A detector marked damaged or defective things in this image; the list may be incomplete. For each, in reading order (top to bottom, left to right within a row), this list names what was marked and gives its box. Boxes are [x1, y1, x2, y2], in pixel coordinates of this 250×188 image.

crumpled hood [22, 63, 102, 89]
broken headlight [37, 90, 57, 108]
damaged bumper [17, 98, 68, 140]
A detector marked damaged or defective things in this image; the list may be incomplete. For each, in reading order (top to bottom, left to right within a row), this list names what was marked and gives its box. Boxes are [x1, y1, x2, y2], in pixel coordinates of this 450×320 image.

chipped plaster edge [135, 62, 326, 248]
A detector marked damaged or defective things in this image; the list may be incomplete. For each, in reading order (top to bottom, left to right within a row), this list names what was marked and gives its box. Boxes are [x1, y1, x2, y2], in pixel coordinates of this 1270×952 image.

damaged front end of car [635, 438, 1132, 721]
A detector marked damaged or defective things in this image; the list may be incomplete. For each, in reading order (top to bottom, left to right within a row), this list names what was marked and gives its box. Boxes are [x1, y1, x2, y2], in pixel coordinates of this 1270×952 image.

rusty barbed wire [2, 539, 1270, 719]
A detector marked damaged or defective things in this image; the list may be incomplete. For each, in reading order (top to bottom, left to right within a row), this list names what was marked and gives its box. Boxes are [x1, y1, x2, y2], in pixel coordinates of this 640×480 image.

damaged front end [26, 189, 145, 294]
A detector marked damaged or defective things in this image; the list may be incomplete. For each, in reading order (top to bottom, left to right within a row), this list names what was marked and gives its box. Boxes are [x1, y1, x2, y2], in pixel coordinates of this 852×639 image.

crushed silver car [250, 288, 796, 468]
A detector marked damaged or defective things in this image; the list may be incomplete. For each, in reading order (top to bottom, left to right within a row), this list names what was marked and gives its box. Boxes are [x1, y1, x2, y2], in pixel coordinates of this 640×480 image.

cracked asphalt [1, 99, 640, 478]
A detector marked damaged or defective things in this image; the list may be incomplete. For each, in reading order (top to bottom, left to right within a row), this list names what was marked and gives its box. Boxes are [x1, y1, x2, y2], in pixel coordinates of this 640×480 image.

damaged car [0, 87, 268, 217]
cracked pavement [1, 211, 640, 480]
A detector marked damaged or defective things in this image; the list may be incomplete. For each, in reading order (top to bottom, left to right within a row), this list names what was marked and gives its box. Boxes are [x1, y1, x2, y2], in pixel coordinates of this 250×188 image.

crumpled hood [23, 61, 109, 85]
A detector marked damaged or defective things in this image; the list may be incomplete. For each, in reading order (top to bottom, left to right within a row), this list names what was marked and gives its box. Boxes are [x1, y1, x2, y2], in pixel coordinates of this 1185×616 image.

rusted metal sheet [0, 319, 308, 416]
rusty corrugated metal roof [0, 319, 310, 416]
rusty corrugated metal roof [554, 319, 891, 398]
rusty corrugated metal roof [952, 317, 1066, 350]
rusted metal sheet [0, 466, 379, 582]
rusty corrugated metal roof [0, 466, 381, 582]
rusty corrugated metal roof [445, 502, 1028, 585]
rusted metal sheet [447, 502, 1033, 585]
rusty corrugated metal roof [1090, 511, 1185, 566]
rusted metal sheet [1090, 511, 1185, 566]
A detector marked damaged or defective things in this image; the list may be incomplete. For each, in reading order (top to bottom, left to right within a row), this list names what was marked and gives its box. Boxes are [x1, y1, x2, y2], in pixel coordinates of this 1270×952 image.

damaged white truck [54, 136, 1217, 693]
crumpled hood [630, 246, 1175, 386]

★ ★ ★

Aim of the task: Repeat precisely, and with nothing added, every line from the one containing "this 1185×616 image." to the last line of the listing above.

Solution to this problem:
A detector marked damaged or defective things in this image; the list may be incomplete. For each, in reading order (top to bottom, left to right within a row), this list names what was marked and gives its box. Boxes are [x1, y1, x2, y2], in pixel coordinates of this 1185×616 image.

rusted metal sheet [0, 319, 308, 416]
rusty corrugated metal roof [0, 319, 310, 416]
rusty corrugated metal roof [554, 319, 891, 398]
rusty corrugated metal roof [952, 317, 1066, 350]
rusted metal sheet [0, 466, 379, 582]
rusty corrugated metal roof [0, 466, 381, 582]
rusty corrugated metal roof [445, 502, 1028, 585]
rusted metal sheet [447, 502, 1033, 585]
rusty corrugated metal roof [1090, 511, 1185, 566]
rusted metal sheet [1090, 511, 1185, 566]
A detector marked damaged or defective things in this image; the list may be incomplete. For each, in reading order (top to bottom, left to right within a row), this list names what was marked and gives its box. Boxes are [x1, y1, x2, y2], in pixel coordinates of this 1270×952 image.

damaged white truck [54, 136, 1217, 693]
crumpled hood [630, 246, 1175, 386]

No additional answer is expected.